» **Doel opdracht**
Schrijf verder aan het artikel over de bramen en de vorst. Begin direct na de laatste zin.
──────── Aangeleverde tekst
Elze Lia Visser heeft de winddoeken weer opgevouwen. Tot tweemaal toe heeft ze in de afgelopen periode met extreme kou en wind de bramenstruiken moeten beschermen tegen de drogende oostenwind.
Om de rij heeft de fruitteler uit Ingen aan de oostzijde van de rijen doeken gespannen die de wind tegenhielden. “Tegen de vorst was verder niets te doen” legt Visser uit. “Bramen kan je niet beregenen zoals appels en peren. Of er schade is aan de bramen is nu nog niet te zeggen.”
Knoppen beginnen te groeien
Visser geeft aan dat de knoppen wel beginnen te groeien. Dit doen ze nog op eigen kracht. Pas als ze 2 à 3 centimeter zijn, trekt de stengel water vanuit de wortels op. De vaatbundels moeten dan aan het werk. Als deze vaatbundels door de vorst en de wind zijn uitgedroogd en afgestorven, kan er geen vocht vanuit de wortels naar boven stromen. De knoppen gaan dan slap hangen en de hele stengel is verloren. “Om te weten wat de schade van deze en de vorige vorstperiode werkelijk is, moeten we een week of vier wachten”, stelt Visser.
────────────────
──────── Datasetfragment
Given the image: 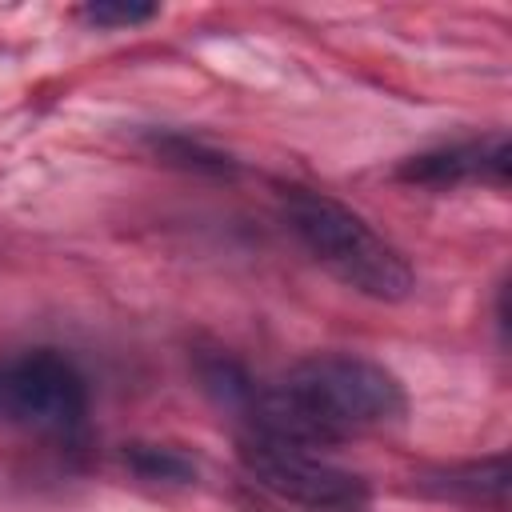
────────────────
» **Uitwerking**
Bramen en bessen planten
De vorstperiode heeft ook iets goeds gebracht. Visser is het planten van de Lochness-bramen en rode bessen aan het voorbereiden en daarbij is grondbewerking een onderdeel. Met de rolhak wordt de grond bewerkt en de ruggen kunnen nog even goed door drogen. Dit kon prima over de vorst heen. Elze Lia vertelt enthousiast dat ze scheuren in de bovenlaag van de grond ziet. Dit is uitermate goed voor de luchtdoorlatendheid van de grond. En dus goed voor de wortels en de planten.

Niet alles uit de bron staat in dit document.